Lebih jelas gambar respon host terhadap virus HIV

Published on July 20, 2007 at 12:02 PM · No Comments

The genome pertama asosiasi penelitian penyakit menular, yang dilakukan oleh sebuah kelompok peneliti internasional melalui Pusat untuk HIV / AIDS Vaccine Immunology (Chavi), telah menghasilkan pemahaman baru tentang mengapa beberapa orang dapat menekan tingkat infeksi HIV virus berikut.

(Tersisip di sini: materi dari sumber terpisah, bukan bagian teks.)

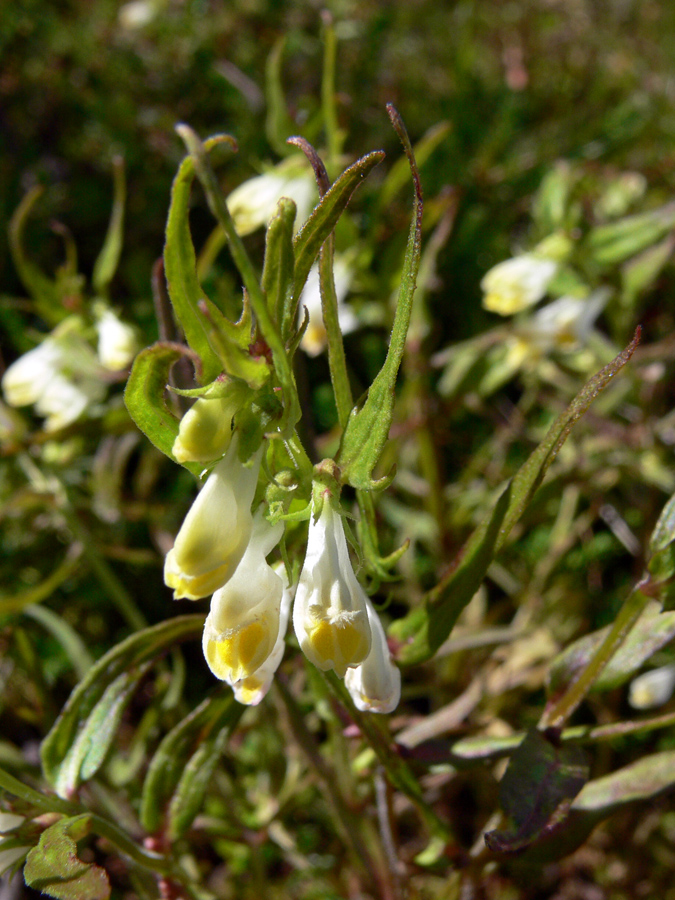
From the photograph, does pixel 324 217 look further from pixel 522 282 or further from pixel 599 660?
pixel 522 282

"Gambar yang lebih jelas dari respon host terhadap virus ini dicapai melalui pemeriksaan genom dapat menyebabkan peningkatan terapi HIV dan memberikan target baru untuk pengembang vaksin," kata Elias A. Zerhouni, MD, direktur dari Institut Kesehatan Nasional (NIH). Chavi, yang dipimpin oleh Barton Haynes, MD, dari Duke University, Durham, NC, didirikan pada tahun 2005 oleh Institut Nasional Penyakit Alergi dan Infeksi (NIAID), bagian dari NIH.

Tim tuan Chavi genetika, yang dipimpin oleh David Goldstein, Ph.D., juga dari Duke University, termasuk ilmuwan dari beberapa negara Eropa dan Australia yang membentuk konsorsium, EuroCHAVI, untuk melakukan penelitian ini. Para peneliti mengidentifikasi varian gen tiga, dua di antaranya adalah terkait dengan kemampuan orang yang terinfeksi untuk mengendalikan viral load HIV dan ketiga yang terlibat dalam perkembangan penyakit menjadi AIDS. Penelitian ini diterbitkan oleh Science di situs Science Express Web pada Kamis, 19 Juli.

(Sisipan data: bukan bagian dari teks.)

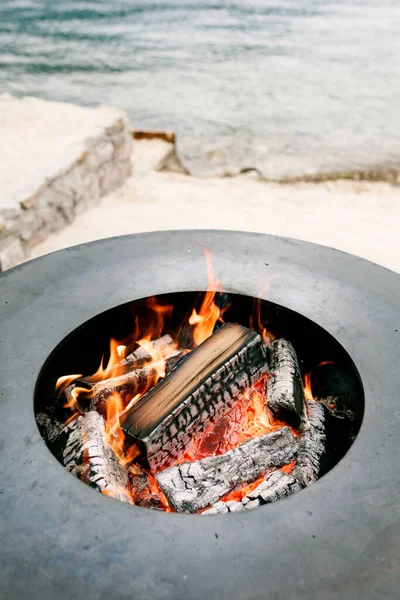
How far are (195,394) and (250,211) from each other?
11.3 ft

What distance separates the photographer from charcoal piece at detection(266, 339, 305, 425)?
1886mm

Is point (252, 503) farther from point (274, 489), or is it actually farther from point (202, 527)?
point (202, 527)

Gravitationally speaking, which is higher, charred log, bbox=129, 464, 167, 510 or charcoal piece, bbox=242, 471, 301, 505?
charcoal piece, bbox=242, 471, 301, 505

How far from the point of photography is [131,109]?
809cm

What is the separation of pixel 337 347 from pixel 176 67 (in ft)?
31.0

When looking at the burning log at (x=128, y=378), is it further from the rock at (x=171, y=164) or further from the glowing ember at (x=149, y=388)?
the rock at (x=171, y=164)

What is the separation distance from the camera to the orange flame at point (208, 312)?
6.77ft

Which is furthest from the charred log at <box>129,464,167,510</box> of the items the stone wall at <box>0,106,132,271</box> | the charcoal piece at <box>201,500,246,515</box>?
the stone wall at <box>0,106,132,271</box>

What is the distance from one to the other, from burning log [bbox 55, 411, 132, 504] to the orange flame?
591 millimetres

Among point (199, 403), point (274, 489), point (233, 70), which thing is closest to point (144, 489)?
point (199, 403)

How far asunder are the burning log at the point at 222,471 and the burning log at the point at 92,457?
0.43 feet

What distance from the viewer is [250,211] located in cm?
494

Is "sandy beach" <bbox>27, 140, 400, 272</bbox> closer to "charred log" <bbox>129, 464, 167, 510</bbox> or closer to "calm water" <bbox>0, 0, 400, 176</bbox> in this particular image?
"calm water" <bbox>0, 0, 400, 176</bbox>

"Chavi dirancang untuk mendorong penelitian kolaboratif untuk mengatasi hambatan yang telah menghambat pengembangan vaksin HIV," kata Direktur NIAID Anthony S. Fauci, MD "wawasan ke faktor genetik yang mempengaruhi kontrol host HIV diungkapkan oleh pekerjaan ini contoh kekuatan investigasi kolektif seperti . "

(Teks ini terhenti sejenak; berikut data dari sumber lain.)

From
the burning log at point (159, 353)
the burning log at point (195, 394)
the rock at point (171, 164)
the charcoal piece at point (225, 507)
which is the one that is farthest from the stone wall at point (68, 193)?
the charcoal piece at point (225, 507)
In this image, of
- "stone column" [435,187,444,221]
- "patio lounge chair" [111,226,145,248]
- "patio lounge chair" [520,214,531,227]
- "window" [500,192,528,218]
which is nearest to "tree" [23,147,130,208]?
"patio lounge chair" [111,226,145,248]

Asosiasi genome studi bertujuan untuk mengidentifikasi variasi genetik di antara orang-orang yang dapat dikaitkan dengan variasi dalam kerentanan penyakit. Terakhir asosiasi genome studi telah menemukan penanda genetik dikaitkan dengan peningkatan risiko penyakit seperti diabetes, kanker dan penyakit jantung. Para peneliti Chavi adalah yang pertama untuk menerapkan teknik genome asosiasi untuk penyakit menular.

"Orang-orang sangat bervariasi dalam kerentanan mereka terhadap infeksi HIV," catatan Dr Haynes. "Secara khusus, ada perbedaan yang mencolok dan sebagian besar dapat dijelaskan antara individu dalam sejauh mana mereka mampu menahan tingkat virus ke set point rendah dalam periode segera setelah infeksi." Jika para ilmuwan bisa menentukan varian gen yang membantu beberapa orang mengendalikan infeksi HIV - atau menghindarinya sama sekali - mereka mungkin bisa desain rasional terapi atau vaksin untuk meniru keunggulan genetik yang terjadi secara alami, ia mencatat.

Pada tahun 2006, peneliti Chavi meluncurkan sebuah upaya untuk kolam data genetik dari orang HIV-positif yang terdaftar dalam sembilan studi berbasis di seluruh Eropa dan di Australia. Bersama-sama, penelitian ini berisi informasi mengenai lebih dari 30.000 orang. Dari kohort dikumpulkan, para ilmuwan Chavi akhirnya memilih sampel DNA 486 - mewakili genom 486 orang HIV-positif yang viral load set poin telah hati-hati dan akurat diukur pada beberapa titik waktu - untuk studi asosiasi genome.